Texte fourni:
══════════════════════════════
Les inquiétudes concernant la sécurité sont valables, mais une grande partie de ces préoccupations sont fondées sur l'ignorance
En mettant de côté l'idée que les réfugiés arrivent de l'autre bout du monde comme des invités à un dîner, est-il vraiment impossible de comprendre que, dans le désespoir de chercher et obtenir un refuge après avoir vécu l'enfer, certaines personnes pourraient s’aventurer à dire une demi-vérité, voire même un mensonge, afin d’y parvenir ? En sommes-nous arrivés au point de priver de refuge tous ces êtres humains traumatisés par des épreuves que nous ne pouvons imaginer que dans nos pires cauchemars, sur la base d’un examen dentaire ?
Le fait qu'une forte proportion de ceux qui sont arrivés en Europe depuis que la crise a commencé semblent être des jeunes hommes, a également occupé une place importante dans le discours hostile aux réfugiés, qui a gagné en ampleur à travers l'Europe et le monde occidental. Tout d'abord, étant donné que ce sont les hommes en âge d’effectuer leur service militaire qui sont les principales victimes de la guerre – même en termes démographiques, car ils sont plus susceptibles d'être tués ou mutilés, d’être enrôlés ou contraints de se battre – cela ne devrait pas être une surprise que beaucoup d’entre eux décident de s’enfuir. Ensuite, le voyage qu’il faut faire pour atteindre l'Europe en partant du Moyen-Orient et de l’Afrique du Nord (MENA) est si périlleux que ce sont les jeunes hommes qui ont le plus de chances et sont les plus à même d'y survivre.
Mais même si on garde cela à l’esprit, les données compilées par le Haut Commissariat des Nations unies pour les réfugiés (UNCHR) réfute l'affirmation selon laquelle la plupart des réfugiés qui arrivent sont de jeunes hommes. Elles révèlent au contraire que ce groupe démographique ne représente qu'entre 15 et 25% du nombre total de réfugiés qui sont arrivés de Syrie en 2016. En d'autres termes, la majorité des réfugiés qui débarquent ne sont pas des jeunes hommes – comme de multiples voix voudraient nous le faire croire – mais des hommes plus âgés, des femmes et des enfants.
══════════════════════════════
Matériel fourni:
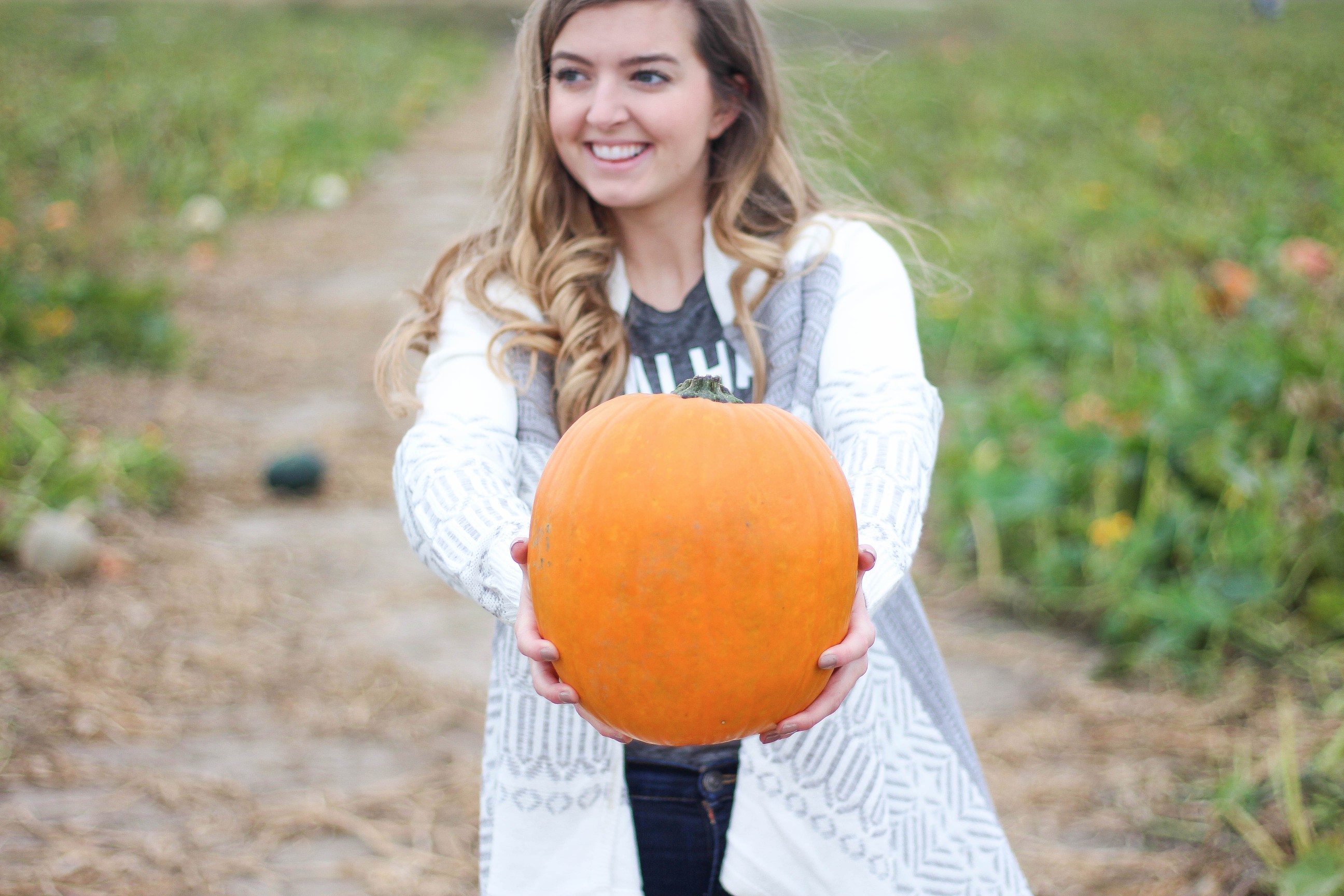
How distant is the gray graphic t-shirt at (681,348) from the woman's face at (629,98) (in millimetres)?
174

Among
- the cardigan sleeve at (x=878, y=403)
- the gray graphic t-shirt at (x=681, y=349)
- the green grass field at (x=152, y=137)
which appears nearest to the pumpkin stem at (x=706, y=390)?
the cardigan sleeve at (x=878, y=403)

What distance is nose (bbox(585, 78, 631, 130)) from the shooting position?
159 centimetres

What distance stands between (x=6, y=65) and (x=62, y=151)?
515 centimetres

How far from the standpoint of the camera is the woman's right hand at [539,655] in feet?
4.17

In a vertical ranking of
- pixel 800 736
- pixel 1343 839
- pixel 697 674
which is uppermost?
pixel 697 674

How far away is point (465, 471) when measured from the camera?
146 centimetres

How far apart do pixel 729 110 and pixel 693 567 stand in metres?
0.92

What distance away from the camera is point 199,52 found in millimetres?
15320

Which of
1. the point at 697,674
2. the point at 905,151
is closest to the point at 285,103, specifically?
the point at 905,151

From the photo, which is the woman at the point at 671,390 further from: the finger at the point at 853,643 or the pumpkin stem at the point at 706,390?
the pumpkin stem at the point at 706,390

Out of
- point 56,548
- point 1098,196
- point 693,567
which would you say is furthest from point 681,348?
point 1098,196

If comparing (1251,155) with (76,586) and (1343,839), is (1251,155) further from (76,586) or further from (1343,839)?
(76,586)

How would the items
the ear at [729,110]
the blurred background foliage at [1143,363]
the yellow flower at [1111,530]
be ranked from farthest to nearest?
1. the yellow flower at [1111,530]
2. the blurred background foliage at [1143,363]
3. the ear at [729,110]

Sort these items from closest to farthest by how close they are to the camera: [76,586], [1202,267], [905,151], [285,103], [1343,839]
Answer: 1. [1343,839]
2. [76,586]
3. [1202,267]
4. [905,151]
5. [285,103]
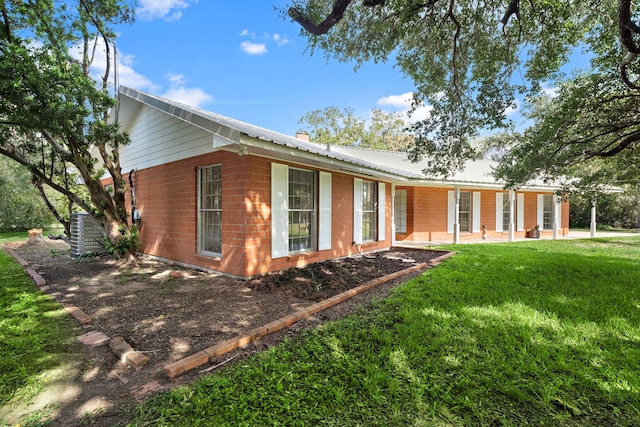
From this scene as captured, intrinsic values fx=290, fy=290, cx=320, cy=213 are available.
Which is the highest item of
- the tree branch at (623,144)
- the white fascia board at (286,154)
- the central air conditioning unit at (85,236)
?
the tree branch at (623,144)

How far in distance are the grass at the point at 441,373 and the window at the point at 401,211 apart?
29.3 feet

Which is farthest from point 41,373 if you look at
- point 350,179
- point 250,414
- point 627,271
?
point 627,271

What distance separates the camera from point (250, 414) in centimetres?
191

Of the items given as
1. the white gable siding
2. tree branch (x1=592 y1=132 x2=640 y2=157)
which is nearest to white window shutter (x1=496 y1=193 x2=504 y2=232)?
tree branch (x1=592 y1=132 x2=640 y2=157)

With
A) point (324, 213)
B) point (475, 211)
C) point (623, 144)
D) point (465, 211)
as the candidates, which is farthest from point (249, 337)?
point (475, 211)

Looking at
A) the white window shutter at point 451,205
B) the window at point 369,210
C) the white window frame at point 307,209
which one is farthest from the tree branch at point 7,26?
the white window shutter at point 451,205

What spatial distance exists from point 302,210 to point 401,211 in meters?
7.72

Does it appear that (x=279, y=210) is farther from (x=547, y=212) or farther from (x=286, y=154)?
(x=547, y=212)

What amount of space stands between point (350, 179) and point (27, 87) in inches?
258

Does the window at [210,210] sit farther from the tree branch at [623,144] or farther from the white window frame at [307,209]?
the tree branch at [623,144]

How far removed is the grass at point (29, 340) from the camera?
2258mm

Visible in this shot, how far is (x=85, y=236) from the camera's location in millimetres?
8000

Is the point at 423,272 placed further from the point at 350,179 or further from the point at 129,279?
the point at 129,279

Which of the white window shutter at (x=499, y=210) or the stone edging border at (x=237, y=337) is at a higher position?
the white window shutter at (x=499, y=210)
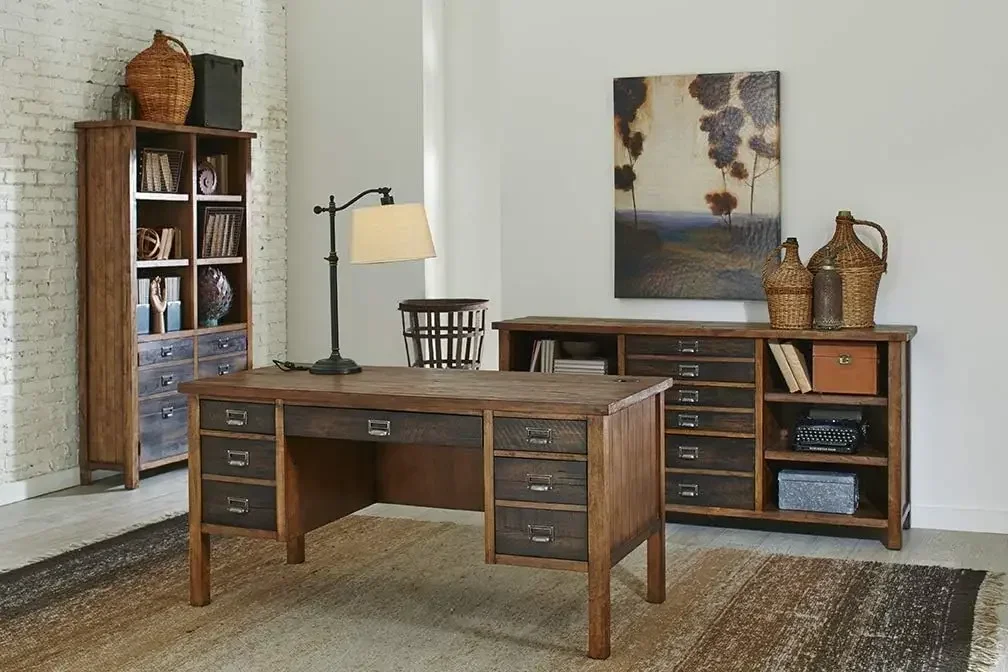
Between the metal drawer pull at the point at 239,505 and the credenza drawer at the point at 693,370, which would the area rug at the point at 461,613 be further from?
the credenza drawer at the point at 693,370

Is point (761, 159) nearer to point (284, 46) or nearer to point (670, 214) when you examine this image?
point (670, 214)

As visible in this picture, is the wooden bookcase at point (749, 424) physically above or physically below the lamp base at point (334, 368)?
below

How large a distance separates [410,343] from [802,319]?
3051mm

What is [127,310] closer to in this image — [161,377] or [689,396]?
[161,377]

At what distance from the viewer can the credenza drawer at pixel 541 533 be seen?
12.3 feet

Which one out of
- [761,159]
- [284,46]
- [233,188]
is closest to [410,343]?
[233,188]

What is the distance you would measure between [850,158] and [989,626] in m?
2.21

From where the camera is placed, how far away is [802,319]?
5.20m

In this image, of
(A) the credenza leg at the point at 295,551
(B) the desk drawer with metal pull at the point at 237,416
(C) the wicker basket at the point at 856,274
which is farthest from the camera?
(C) the wicker basket at the point at 856,274

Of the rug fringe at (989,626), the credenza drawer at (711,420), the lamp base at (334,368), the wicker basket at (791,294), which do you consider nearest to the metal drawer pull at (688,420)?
the credenza drawer at (711,420)

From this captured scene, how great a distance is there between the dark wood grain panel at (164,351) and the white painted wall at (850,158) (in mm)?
1777

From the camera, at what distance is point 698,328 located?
5.30m

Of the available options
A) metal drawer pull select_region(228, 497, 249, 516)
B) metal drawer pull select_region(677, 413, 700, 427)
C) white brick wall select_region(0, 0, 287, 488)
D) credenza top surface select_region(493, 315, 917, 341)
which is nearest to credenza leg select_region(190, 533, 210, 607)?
metal drawer pull select_region(228, 497, 249, 516)

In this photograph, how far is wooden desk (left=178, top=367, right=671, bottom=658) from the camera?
373cm
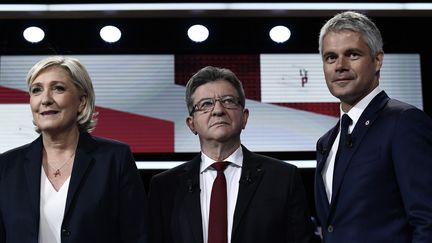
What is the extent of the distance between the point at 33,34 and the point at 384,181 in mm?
2950

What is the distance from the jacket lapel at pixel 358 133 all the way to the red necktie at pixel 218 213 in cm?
49

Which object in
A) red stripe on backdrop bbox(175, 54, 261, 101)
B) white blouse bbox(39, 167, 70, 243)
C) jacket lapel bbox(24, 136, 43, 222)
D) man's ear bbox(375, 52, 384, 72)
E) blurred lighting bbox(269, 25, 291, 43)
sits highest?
blurred lighting bbox(269, 25, 291, 43)

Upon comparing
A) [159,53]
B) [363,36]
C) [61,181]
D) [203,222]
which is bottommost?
[203,222]

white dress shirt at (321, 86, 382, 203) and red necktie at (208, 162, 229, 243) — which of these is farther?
red necktie at (208, 162, 229, 243)

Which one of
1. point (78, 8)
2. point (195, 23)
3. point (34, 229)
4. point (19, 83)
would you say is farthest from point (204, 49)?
point (34, 229)

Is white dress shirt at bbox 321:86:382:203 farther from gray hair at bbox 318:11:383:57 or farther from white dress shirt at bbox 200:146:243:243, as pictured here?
white dress shirt at bbox 200:146:243:243

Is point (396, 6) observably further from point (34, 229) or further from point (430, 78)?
point (34, 229)

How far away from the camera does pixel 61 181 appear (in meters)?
2.35

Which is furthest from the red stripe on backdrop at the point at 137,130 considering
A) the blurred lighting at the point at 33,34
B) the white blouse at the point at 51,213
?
the white blouse at the point at 51,213

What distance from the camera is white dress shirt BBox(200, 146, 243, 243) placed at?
8.42ft

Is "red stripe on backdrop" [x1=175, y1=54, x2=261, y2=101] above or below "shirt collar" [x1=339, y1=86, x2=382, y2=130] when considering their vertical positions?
above

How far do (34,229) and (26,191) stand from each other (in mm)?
152

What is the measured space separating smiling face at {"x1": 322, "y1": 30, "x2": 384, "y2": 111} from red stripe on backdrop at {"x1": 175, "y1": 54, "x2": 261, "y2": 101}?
210 cm

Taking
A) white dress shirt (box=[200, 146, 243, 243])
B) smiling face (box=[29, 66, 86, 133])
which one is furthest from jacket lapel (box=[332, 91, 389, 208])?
smiling face (box=[29, 66, 86, 133])
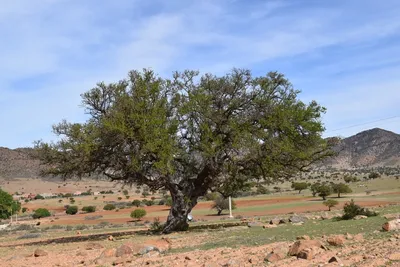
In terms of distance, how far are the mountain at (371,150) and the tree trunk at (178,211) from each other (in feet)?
399

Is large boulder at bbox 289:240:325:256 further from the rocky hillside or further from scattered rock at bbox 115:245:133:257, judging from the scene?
the rocky hillside

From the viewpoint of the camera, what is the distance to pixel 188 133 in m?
24.4

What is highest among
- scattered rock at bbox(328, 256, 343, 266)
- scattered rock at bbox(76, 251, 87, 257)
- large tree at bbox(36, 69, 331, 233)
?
large tree at bbox(36, 69, 331, 233)

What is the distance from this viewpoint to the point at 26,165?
12588 cm

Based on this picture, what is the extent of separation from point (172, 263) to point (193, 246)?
420 centimetres

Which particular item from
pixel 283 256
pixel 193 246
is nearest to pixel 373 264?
pixel 283 256

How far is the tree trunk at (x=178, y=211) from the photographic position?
2538 centimetres

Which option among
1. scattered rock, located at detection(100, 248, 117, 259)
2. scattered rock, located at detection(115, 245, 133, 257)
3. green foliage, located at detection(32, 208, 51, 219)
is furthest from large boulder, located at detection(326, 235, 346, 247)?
green foliage, located at detection(32, 208, 51, 219)

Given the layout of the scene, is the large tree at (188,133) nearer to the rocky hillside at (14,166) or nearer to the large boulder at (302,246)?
the large boulder at (302,246)

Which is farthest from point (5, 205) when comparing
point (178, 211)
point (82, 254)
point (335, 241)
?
Result: point (335, 241)

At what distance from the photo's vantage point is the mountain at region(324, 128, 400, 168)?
145 metres

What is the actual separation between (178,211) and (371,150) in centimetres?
14222

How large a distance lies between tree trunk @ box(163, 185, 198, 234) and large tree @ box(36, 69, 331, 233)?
0.07 metres

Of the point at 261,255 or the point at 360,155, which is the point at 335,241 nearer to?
the point at 261,255
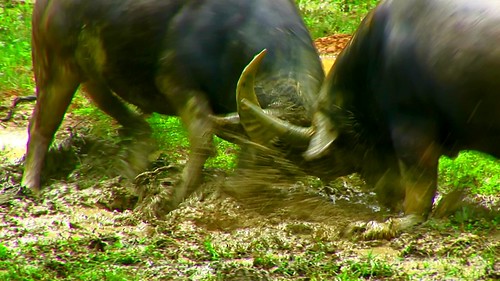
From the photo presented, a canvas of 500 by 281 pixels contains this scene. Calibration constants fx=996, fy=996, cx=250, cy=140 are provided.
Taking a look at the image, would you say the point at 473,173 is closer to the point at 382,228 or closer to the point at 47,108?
the point at 382,228

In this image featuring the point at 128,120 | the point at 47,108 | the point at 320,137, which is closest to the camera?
the point at 320,137

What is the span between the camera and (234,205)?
577 centimetres

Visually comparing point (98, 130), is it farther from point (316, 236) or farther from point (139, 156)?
point (316, 236)

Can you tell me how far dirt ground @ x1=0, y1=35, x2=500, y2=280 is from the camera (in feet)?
15.0

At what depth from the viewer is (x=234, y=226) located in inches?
220

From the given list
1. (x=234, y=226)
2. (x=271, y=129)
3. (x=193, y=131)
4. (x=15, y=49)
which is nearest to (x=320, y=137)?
(x=271, y=129)

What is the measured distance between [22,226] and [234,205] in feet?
3.97

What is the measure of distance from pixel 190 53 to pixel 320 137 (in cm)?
96

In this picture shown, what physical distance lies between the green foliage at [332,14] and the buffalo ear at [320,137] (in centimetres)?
489

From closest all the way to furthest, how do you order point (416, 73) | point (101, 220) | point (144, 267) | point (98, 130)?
A: point (144, 267), point (416, 73), point (101, 220), point (98, 130)

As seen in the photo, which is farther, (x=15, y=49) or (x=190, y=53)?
(x=15, y=49)

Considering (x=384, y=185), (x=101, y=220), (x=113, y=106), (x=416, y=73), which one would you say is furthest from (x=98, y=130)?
(x=416, y=73)

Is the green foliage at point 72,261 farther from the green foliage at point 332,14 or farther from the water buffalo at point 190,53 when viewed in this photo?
the green foliage at point 332,14

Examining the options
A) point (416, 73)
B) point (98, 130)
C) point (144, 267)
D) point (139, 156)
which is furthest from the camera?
point (98, 130)
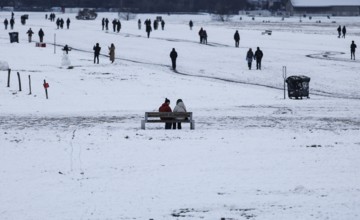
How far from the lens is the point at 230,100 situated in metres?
29.9

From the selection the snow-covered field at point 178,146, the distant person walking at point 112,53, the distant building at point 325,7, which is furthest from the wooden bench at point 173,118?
the distant building at point 325,7

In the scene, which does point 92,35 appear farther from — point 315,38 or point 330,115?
point 330,115

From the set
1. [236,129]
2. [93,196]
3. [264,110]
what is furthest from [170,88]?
[93,196]

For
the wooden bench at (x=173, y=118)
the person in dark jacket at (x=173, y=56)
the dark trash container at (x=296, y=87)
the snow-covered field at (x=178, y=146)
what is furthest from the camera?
the person in dark jacket at (x=173, y=56)

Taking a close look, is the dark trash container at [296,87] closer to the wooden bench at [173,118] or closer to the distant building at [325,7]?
the wooden bench at [173,118]

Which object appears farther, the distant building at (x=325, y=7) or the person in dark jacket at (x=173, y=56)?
the distant building at (x=325, y=7)

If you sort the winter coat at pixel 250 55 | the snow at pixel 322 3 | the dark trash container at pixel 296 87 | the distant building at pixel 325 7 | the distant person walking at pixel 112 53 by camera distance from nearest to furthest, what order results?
the dark trash container at pixel 296 87 < the winter coat at pixel 250 55 < the distant person walking at pixel 112 53 < the distant building at pixel 325 7 < the snow at pixel 322 3

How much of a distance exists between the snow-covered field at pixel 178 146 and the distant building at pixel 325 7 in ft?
405

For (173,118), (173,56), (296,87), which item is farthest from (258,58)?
(173,118)

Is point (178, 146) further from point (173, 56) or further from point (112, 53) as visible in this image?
point (112, 53)

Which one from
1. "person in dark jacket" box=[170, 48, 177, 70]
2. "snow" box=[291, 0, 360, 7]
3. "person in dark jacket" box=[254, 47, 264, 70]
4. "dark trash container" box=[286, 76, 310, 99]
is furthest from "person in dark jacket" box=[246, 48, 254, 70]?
"snow" box=[291, 0, 360, 7]

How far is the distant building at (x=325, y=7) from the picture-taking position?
16012 cm

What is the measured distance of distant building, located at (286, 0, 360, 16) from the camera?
6304 inches

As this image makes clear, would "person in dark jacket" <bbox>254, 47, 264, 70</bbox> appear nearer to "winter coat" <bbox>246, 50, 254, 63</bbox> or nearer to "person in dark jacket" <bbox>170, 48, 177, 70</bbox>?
"winter coat" <bbox>246, 50, 254, 63</bbox>
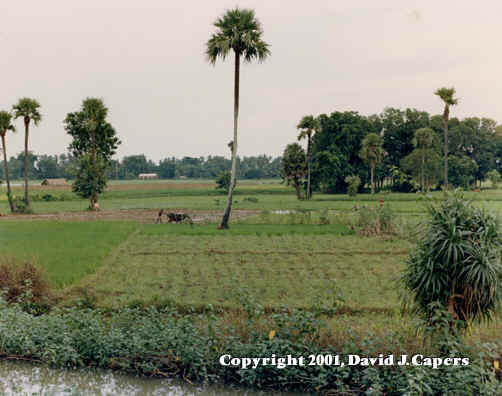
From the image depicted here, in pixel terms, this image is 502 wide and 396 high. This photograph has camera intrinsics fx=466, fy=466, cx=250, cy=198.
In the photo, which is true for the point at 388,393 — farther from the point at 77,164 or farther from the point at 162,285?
the point at 77,164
══════════════════════════════
Vos tâches:
1) Réécrivez le passage du texte sur les réfugiés situé entre "Mais même si" et "et des enfants.", bornes comprises, en substituant "hommes jeunes" à "jeunes hommes".
2) Prolongez le texte sur les réfugiés arrivés en Europe à partir de sa dernière phrase.
Le matériel ne joue aucun rôle ici.

Réponses:
1)
Mais même si on garde cela à l’esprit, les données compilées par le Haut Commissariat des Nations unies pour les réfugiés (UNCHR) réfute l'affirmation selon laquelle la plupart des réfugiés qui arrivent sont de hommes jeunes. Elles révèlent au contraire que ce groupe démographique ne représente qu'entre 15 et 25% du nombre total de réfugiés qui sont arrivés de Syrie en 2016. En d'autres termes, la majorité des réfugiés qui débarquent ne sont pas des hommes jeunes – comme de multiples voix voudraient nous le faire croire – mais des hommes plus âgés, des femmes et des enfants.

2)
Les inquiétudes concernant la sécurité sont certainement valables, mais, une fois de plus, une grande partie de ces préoccupations sont fondées sur l'ignorance. La série d’attaques terroristes qui ont eu lieu dans toute l'Europe occidentale ont été menées par des individus et des groupes de personnes vivant et éduqués en Occident, en Europe et aux Etats-Unis, plutôt que par des personnes ayant pénétré en Europe en qualité de réfugiés.
Accuser de leur sort les victimes des guerres et du chaos causés par nos propres gouvernements est une injustice grave
Ben Emmerson, Le Rapporteur spécial sur la promotion et la protection des droits de l’Homme et des libertés fondamentales dans la lutte antiterroriste a conclu dans un rapport récent de l'ONU qu'il n'y avait aucune preuve de ce que Daesh et d'autres groupes terroristes opérant au Moyen-Orient et en Afrique du Nord utilisent les flux de réfugiés pour préparer ou exécuter des attaques en Occident.
Peu importe, toute une politique a été construite autour de la question des réfugiés et des migrants au cours des dernières années, avec le Brexit au Royaume-Uni et la montée de Donald Trump aux Etats-Unis en tant qu'applications les plus concrètes.
Cela étant dit, ce serait une erreur de considérer qu’il s’agit d’un phénomène nouveau, l'histoire révélant que nous avons déjà vécu ce genre de situation. Au milieu du XIXe siècle, l'afflux de migrants irlandais pauvres aux Etats-Unis, fuyant la famine, a alimenté l'émergence du courant politique du nativisme. Il est basé sur les mêmes arguments anti-migrants et anti-réfugiés que ceux qui sont mis en avant aujourd'hui – à savoir que ces personnes représentent une menace pour notre culture, notre mode de vie, la sécurité, l'emploi, les moyens d’existence, etc. Beaucoup de pauvres et de migrants démunis en partance d'Irlande ont décidé d’emprunter un chemin beaucoup plus court et moins périlleux en se dirigeant vers l’île britannique, où, aussi, ils ont été accueillis par un poing furieux plutôt que par la main de l'amitié. Alors, oui, ce phénomène n'a rien de nouveau, et il est en grande partie fondé sur le ressenti d’une menace pour un statu quo qui nous donne un sentiment de sécurité.
Qu’importe. Accuser de leur sort les victimes des guerres et du chaos causés par nos propres gouvernements est une injustice grave. Là, n’ayons pas peur des mots. En grande partie – si ce n’est déjà pas complétement – le sentiment d’hostilité vis-à-vis des migrants et des réfugiés, qui est devenu un cliché en Occident, est enraciné dans le racisme et la xénophobie, en particulier l'islamophobie fondée sur un amalgame entre les musulmans et le terrorisme.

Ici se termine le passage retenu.